Steppin' Out at 54 Below: "JERRY ORBACH'S BROADWAY"
I got to spend some really nice schmooze time with the actor Jerry Orbach just a few doors down from what is now 54 Below. This only became relevant last week when I attended a 54 Below show billed as Jerry Orbach’s Broadway. Much of our schmoozing transpired in the “schvitz” at the loopiest private men’s club in Manhattan, the now-long-forgotten and never especially remembered, Lone Star Boat Club at 240 West 54th Street. 54 Below is at number 254, so you see I’m talking mere steps of separation. Where 54 Below is subterranean, occupying the basement of Studio 54, the Lone Star occupied an entire four-story building, though all of those floors combined still felt like one shrunken rumpus room.
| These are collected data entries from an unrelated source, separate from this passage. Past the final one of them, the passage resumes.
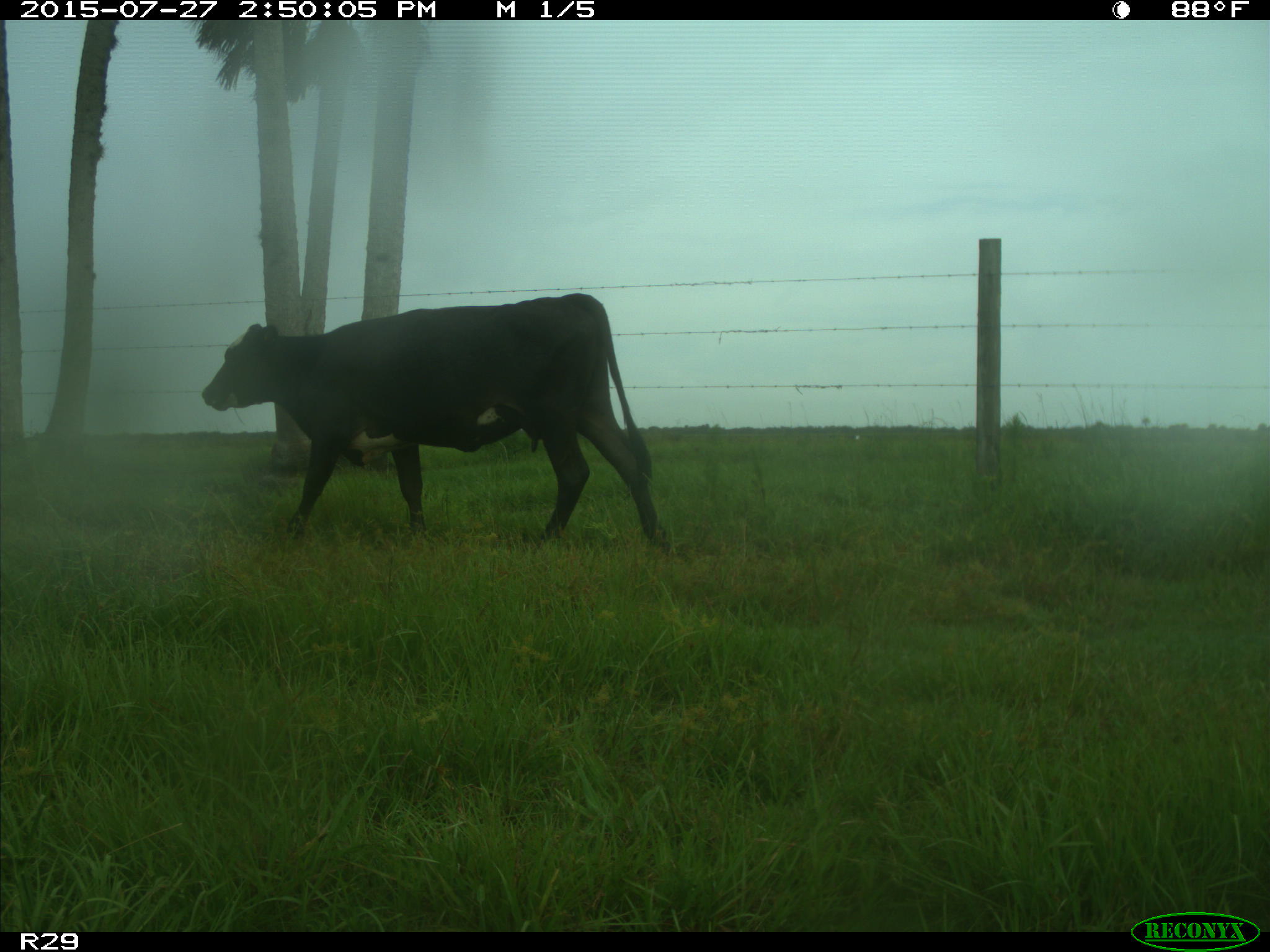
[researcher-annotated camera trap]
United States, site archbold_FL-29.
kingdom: Animalia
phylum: Chordata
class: Mammalia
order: Artiodactyla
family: Bovidae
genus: Bos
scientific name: Bos taurus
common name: domestic cow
Bos taurus (domestic cow).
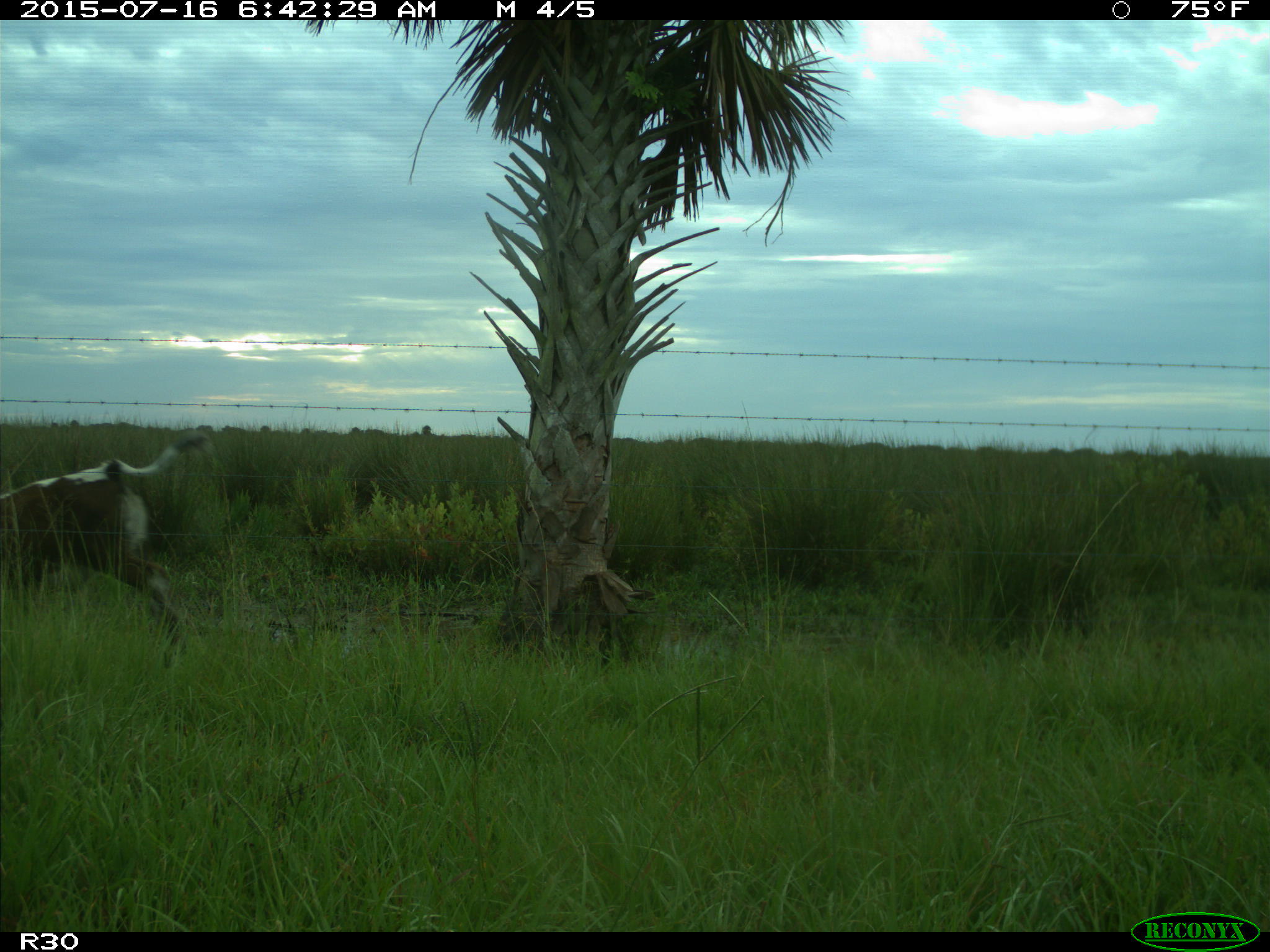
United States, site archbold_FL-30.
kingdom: Animalia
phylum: Chordata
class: Mammalia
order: Artiodactyla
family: Bovidae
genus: Bos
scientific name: Bos taurus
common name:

What once was the Lone Star is now a Mexican restaurant called Iguana, with a King Kong-sized promotional iguana clinging to its front wall. Floors of the Lone Star were sold off to Iguana one-by-one over the years, as our dwindling membership tried to keep the joint afloat — first the second-floor workout room (and Ladies Lounge) gone; then the third floor, with its postage stamp pool (where club bylaws required that you swim naked), plus steamroom and sauna. It was here that I’d run into Jerry, wrapped in towels, and we’d talk. Or, rather, he talked and I listened, to stories about David Merrick, who’d produced many of Jerry’s biggest stage hits, including the musicals Promises, Promises and 42nd Street; to stories about Ethel Merman, who, in a revival of Call Me Madame near the end of her career once ordered Jerry to “stop reacting to my lines!”; to stories about ballplayers he had known, politicians he had known, restaurateurs, stage hands. A panoply of New Yorkers gone by.
Some of these stories I heard again at 54 Below, retold as lead-ins to songs by a fine cast of performers, who conjured Jerry Orbach as best they could. There was just no one like him, and now he too is gone (since 2004), along with the larger-than-life wise-guys he used to play pinochle with in the Lone Star locker room (the last floor to be sold) — Runyonesques named “Big H,” “Shimmy” and “Mickey,” who, similarly draped in towels and often smoking cigars, heaved insults at each other while hustling cards. But never at “J.O.,” who ruled the room with a serene smile and serendipitous stories, occasionally flat-out breaking into song.
Jerry Orbach’s Broadway at 54 Below was created, directed and nicely narrated by Michael Portantiere, and overseen by Jerry’s two sons, Tony and Chris, who both spoke lovingly of their dad at the finale. Jerry’s wife was also invoked, Elaine, who Jerry often talked about with awe-struck love and appreciation. After her husband’s death, Elaine Orbach steadfastly continued to pay his monthly Lone Star membership dues ($342.18) and much of the club’s operating expenses, until the place finally expired despite her.
42nd Street’s “Lullaby of Broadway” kicked things off, preceded by a snippet of Jerry’s voice from the cast recording, hollering: “Allentown?! I’m offering you a chance to star in the biggest musical Broadway’s seen in 20 years and you say: ‘Allentown?’” William Michals sang gorgeously throughout, including a stellar “Razzle Dazzle," which Jerry introduced in the original production of Chicago back in 1975. Jay Aubrey Jones also sang robustly, combining with Nikita Burshteyn on a delightful “What Do You Get When You Fall in Love,” from Promises, Promises, a show that won the many-times-nominated Jerry his Tony Award. Finally, the ageless Lee Roy Reams popped up from a corner table to spin Jerry tales and shpeil songs from 42 Street.
An audience sing-along-“Try to Remember,” from The Fantastics, the surprise Off-Broadway hit that jump-started Jerry Orbach’s then-nascent career in 1960, brought the proceedings to a bittersweet close.
The Lone Star Boat Club was not, in fact, mentioned this night, which didn’t surprise me. Founded in 1890 by some Jews with boats who never could get through the front door of a yacht club, the place quixotically devolved into a place for Jews without any boats at all, and their landlubber friends. My memories of the place will always be perfumed with the scent of Barbasol and Aqua Velva, which were both available on tap, practically, in the washrooms. I kid you not.